Peristiwa pilu ini bermula ketika kedua remaja tersebut, Muhammad Ilham (16) dan Muhammad Dzuhdi (19), berpamitan meninggalkan rumah pada Sabtu (20/6/2026) pukul 08.00 WIB. Sejak saat itu, pihak keluarga kehilangan kontak dengan keduanya.
Setelah dilakukan penyisiran panjang yang melibatkan tim gabungan dari BPBD, Basarnas, TNI, Polri, serta partisipasi aktif masyarakat setempat, jasad Muhammad Dzuhdi (19) akhirnya ditemukan di aliran Sungai Krueng Suak, Kecamatan Nisam Antara, pada Jumat (26/6/2026).
Titik penemuan korban berada sekitar 200 meter dari akses jalur menuju air terjun. Jenazah Dzuhdi telah berhasil dievakuasi dan diserahkan kepada pihak keluarga untuk segera dimakamkan.
Sementara itu, Muhammad Ilham hingga saat ini masih dinyatakan hilang.
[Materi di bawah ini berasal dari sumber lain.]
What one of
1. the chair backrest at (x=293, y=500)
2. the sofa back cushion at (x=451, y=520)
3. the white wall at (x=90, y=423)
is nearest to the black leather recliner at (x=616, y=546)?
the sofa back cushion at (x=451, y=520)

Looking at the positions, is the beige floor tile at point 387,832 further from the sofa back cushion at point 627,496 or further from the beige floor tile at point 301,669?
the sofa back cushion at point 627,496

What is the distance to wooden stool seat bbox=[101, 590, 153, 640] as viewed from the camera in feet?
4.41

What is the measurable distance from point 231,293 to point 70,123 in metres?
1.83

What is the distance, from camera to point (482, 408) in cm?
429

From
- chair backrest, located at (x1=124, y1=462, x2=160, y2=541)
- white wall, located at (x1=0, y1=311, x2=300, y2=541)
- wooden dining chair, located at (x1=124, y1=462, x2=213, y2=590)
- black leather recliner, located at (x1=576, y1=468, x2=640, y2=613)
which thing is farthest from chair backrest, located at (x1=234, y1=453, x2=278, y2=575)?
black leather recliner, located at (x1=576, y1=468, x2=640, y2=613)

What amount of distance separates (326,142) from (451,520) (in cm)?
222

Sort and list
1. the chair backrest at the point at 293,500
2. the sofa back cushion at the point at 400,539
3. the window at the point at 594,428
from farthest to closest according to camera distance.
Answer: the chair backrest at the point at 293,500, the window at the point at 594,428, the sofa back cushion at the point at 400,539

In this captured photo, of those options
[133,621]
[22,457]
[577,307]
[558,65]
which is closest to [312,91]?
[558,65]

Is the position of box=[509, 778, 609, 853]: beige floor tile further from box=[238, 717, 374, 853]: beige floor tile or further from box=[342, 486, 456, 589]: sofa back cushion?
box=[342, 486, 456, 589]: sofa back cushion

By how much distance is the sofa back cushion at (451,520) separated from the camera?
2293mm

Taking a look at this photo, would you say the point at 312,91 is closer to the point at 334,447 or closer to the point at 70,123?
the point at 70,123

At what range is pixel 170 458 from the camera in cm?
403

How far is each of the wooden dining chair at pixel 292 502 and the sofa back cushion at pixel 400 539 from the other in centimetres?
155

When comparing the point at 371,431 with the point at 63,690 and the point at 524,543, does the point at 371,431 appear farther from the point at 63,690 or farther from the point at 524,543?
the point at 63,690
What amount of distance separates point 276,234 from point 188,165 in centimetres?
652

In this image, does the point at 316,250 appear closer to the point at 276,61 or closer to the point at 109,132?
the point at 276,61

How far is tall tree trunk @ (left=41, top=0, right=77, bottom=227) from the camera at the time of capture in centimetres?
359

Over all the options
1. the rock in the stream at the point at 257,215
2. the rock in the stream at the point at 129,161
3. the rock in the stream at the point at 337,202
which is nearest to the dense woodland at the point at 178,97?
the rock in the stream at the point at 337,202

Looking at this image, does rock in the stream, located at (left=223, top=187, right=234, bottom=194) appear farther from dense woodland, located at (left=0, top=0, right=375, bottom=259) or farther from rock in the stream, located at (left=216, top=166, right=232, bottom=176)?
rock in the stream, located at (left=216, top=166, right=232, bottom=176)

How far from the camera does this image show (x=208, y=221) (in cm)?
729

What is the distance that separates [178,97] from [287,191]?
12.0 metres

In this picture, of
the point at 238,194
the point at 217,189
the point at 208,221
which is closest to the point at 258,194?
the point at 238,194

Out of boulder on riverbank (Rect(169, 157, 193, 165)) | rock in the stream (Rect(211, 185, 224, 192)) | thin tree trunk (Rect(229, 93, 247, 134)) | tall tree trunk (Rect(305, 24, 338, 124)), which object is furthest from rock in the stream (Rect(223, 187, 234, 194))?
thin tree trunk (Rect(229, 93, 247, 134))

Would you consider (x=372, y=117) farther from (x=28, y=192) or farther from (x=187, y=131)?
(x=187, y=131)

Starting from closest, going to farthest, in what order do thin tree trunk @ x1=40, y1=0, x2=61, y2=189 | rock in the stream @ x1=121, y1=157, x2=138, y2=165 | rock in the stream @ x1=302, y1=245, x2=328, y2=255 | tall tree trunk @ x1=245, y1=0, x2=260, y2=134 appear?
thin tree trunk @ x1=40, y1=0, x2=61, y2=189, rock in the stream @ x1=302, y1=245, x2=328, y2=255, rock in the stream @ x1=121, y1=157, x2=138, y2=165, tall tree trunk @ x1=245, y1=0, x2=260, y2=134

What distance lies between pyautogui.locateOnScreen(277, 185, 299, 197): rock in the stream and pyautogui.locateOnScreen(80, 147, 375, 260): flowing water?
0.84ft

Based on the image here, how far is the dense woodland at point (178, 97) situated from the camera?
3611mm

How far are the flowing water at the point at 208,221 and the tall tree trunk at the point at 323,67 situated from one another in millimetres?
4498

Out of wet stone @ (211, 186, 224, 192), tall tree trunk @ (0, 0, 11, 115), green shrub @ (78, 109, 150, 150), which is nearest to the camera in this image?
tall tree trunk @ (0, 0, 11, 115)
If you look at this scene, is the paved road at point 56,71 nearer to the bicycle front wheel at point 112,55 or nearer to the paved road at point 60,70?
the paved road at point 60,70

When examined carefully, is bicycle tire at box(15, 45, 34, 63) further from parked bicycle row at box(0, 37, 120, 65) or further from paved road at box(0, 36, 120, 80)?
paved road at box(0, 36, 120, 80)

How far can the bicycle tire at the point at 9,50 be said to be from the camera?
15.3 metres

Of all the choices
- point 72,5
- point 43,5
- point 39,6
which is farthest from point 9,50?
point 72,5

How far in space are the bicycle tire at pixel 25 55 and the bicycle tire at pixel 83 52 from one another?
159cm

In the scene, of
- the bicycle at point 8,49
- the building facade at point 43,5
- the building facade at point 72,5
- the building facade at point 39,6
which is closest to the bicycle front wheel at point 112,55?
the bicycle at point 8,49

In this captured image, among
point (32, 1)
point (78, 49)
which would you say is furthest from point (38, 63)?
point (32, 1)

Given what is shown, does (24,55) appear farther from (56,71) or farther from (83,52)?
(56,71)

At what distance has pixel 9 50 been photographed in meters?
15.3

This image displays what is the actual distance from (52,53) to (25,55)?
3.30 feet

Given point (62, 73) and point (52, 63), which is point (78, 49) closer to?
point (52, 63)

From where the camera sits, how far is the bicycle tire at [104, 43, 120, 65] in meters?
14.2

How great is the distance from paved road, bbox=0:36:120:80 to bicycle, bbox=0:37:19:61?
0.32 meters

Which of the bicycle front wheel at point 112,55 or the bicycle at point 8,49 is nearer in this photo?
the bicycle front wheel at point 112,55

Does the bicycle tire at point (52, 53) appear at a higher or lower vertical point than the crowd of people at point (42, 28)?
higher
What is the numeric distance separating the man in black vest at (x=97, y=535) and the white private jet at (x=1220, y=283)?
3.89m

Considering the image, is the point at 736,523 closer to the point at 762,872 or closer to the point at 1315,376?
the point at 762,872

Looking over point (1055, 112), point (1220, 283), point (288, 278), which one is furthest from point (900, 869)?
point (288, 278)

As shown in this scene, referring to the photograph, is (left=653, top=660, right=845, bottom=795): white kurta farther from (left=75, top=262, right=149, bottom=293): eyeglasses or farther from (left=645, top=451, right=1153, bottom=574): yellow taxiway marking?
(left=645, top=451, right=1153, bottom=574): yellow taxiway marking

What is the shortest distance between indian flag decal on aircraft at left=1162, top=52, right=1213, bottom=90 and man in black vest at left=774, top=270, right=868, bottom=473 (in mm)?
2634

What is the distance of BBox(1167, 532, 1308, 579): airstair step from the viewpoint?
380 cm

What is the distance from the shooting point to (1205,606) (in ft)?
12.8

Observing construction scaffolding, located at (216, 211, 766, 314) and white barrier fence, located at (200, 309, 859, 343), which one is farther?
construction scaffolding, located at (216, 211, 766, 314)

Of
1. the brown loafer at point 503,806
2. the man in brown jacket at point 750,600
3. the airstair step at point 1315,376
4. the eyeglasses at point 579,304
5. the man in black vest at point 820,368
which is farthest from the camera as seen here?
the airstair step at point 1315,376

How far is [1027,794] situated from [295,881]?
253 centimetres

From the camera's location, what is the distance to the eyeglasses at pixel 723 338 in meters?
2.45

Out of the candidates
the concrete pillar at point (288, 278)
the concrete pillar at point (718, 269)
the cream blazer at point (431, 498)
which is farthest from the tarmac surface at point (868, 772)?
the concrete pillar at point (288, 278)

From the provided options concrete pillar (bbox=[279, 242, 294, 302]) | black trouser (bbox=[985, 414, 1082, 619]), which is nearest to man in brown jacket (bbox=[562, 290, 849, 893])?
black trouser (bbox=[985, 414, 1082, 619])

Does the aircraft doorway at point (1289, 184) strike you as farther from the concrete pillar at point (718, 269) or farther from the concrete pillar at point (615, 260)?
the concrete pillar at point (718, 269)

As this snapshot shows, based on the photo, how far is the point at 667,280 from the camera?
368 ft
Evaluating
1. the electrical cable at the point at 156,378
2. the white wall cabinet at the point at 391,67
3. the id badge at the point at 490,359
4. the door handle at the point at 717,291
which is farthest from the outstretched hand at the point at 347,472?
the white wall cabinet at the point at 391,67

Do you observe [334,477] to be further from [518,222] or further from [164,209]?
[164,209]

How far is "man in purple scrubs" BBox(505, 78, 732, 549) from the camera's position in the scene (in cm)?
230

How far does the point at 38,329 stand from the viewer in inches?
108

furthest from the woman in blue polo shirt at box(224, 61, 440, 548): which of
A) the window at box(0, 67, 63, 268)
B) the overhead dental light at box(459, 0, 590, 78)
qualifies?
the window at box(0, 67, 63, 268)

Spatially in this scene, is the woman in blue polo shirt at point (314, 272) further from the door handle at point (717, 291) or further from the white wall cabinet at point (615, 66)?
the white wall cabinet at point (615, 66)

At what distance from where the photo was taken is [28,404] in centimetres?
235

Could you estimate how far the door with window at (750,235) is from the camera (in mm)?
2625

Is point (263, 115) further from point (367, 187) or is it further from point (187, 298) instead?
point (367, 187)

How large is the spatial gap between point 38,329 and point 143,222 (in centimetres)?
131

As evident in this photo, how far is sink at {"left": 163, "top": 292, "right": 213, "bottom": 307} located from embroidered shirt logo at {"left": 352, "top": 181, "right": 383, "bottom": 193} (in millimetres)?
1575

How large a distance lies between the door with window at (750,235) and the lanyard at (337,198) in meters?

Tim SAR gabungan terus berupaya melakukan penyisiran di sepanjang aliran sungai untuk menemukan keberadaan korban.
Fauzan Mubarak, seorang warga setempat yang turut terlibat aktif dalam proses pencarian, memberikan keterangan mengenai dugaan penyebab musibah tersebut. Ia menduga bahwa kedua remaja itu hanyut terseret arus deras Sungai Krueng Suak saat mencoba melintasi jalur akses menuju objek wisata air terjun.
“Medan di sekitar lokasi memang cukup menantang, terutama jika debit air sungai meningkat secara tiba-tiba. Kami menduga korban terjebak arus saat melintasi aliran sungai yang menjadi akses utama menuju air terjun tersebut,” ujar Fauzan di sela-sela kegiatan pencarian.